Several residents who spoke with CBC Toronto say they've lived in the building for years. They signed commercial leases, yes, but say they were told by the landlord when they moved in that it was fine for them to live there.

Rob Kinghorn is an artist who has lived in the building with his partner for 20 years. He's now faced with an eviction notice that states he has to be out of his unit by the end of February. (Talia Ricci/CBC )

"That lease says that we wouldn't live here, but our landlord told us, 'Don't worry about that, that's just for me,'" said Rob Kinghorn, who has been living there for some 20 years.

Kinghorn said when he moved in, nearly the entire building was residential. As recently as 2010, online listings for apartments in the building advertised units as live-work spaces. It's unclear how many people are currently living in the building, which also houses a number of businesses.

Despite the rental listings, a lawyer representing the building's landlord, Vipin Jain, said it's been made perfectly clear that people shouldn't be living there. 

This View It ad from 2010 describes the unit as 'open concept living.' (Submitted)

"Living here in a residential capacity is illegal," said lawyer David Donnelly, whose practice is also located in the building.

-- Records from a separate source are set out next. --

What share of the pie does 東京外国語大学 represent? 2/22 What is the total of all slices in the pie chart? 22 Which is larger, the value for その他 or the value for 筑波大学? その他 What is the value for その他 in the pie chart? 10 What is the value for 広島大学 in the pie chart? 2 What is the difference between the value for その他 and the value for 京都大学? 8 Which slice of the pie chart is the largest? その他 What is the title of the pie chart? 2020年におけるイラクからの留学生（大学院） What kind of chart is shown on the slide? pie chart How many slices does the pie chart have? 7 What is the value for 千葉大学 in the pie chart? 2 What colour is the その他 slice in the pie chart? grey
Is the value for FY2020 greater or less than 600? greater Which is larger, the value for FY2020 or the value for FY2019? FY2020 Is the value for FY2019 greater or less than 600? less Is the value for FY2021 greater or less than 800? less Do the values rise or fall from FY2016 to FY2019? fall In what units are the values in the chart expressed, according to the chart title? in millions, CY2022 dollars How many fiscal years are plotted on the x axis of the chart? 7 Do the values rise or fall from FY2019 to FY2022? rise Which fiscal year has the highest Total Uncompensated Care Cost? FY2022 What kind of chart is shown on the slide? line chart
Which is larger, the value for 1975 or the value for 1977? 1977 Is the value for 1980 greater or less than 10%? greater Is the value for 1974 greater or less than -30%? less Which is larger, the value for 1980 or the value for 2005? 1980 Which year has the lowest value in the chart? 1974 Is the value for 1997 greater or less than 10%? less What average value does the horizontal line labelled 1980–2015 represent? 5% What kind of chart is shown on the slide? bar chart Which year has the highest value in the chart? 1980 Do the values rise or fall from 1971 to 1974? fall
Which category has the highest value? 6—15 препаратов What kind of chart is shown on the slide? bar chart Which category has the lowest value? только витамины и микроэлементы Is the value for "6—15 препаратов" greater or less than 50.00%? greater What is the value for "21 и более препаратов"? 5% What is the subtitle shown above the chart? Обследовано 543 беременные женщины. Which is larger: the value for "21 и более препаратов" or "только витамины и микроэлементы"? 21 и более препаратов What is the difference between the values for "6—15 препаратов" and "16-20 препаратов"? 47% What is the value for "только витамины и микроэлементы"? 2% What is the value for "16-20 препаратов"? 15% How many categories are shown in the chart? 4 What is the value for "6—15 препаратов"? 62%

"The security isn't here. The tenants don't want pets. The plumbing isn't set up for residential uses. The majority of tenants don't want people living here — it's a commercial building."

Rent hike sparked ongoing problems

Kinghorn said his problems with the landlord began when he was hit with a major rent hike, which he says was only presented to him verbally. In response, he went to the Landlord and Tenant Board to fight it, claiming that his apartment should be considered residential and that the rental increase was above those guidelines. 

At least three other tenants did the same. 

Kinghorn said the board confirmed his tenancy was residential, something he says was never disputed by the landlord, but then he was hit with an eviction notice in October saying the landlord planned to convert his unit into a commercial space.

"Because I defied the rent increase, he's trying to evict me," Kinghorn said.

Armen Hovsepian, who said he's been living in the building for 13 years, also fought to have his unit declared residential and was also given an eviction notice.

CBC Toronto visited two other units in addition to Kinghorn's and Hovsepian's where people appeared to live full time. (Talia Ricci/CBC)

He said others in the building who simply re-signed commercial leases are allowed to stay.

"We are the only residents being evicted," he said, adding he believes the landlord's moves are "retaliatory."

Donnelly said Jain disputes that there are other people living full-time in the building, and says proving that is a "complicated matter."

"What the landlord is doing is perfectly legal," he said.

Kinghorn and Hovsepian are planning to fight their eviction at the board in early January. If they lose, the eviction notices say they'll have to be out of their apartments by February.